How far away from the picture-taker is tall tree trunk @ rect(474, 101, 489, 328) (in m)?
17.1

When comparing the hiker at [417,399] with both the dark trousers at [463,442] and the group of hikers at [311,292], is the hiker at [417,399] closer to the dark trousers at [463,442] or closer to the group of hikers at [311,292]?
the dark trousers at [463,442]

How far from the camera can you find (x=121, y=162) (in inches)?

EXERCISE BRIEF – Copy out every line of the listing above with no changes.

ANSWER TO THE PROBLEM –
How far away from the picture-taker is tall tree trunk @ rect(474, 101, 489, 328) (in m)?
17.1

When comparing the hiker at [417,399] with both the dark trousers at [463,442] and the group of hikers at [311,292], is the hiker at [417,399] closer to the dark trousers at [463,442] or closer to the group of hikers at [311,292]?
the dark trousers at [463,442]

How far from the camera can you find (x=121, y=162) (in inches)?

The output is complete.